» **Exercise**: Reproduce the records below, replacing every occurrence of "camera" with "viewer" and leaving all other text unchanged.

────────────────────────────────────────

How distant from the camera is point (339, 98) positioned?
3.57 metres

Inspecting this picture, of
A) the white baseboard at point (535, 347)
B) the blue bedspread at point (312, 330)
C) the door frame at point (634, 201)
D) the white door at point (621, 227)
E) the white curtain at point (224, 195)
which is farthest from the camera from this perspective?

────────────────────────────────────────

» **Correct output**:
How distant from the viewer is point (339, 98) positioned?
3.57 metres

Inspecting this picture, of
A) the white baseboard at point (535, 347)
B) the blue bedspread at point (312, 330)
C) the door frame at point (634, 201)
D) the white door at point (621, 227)
E) the white curtain at point (224, 195)
which is farthest from the viewer from this perspective?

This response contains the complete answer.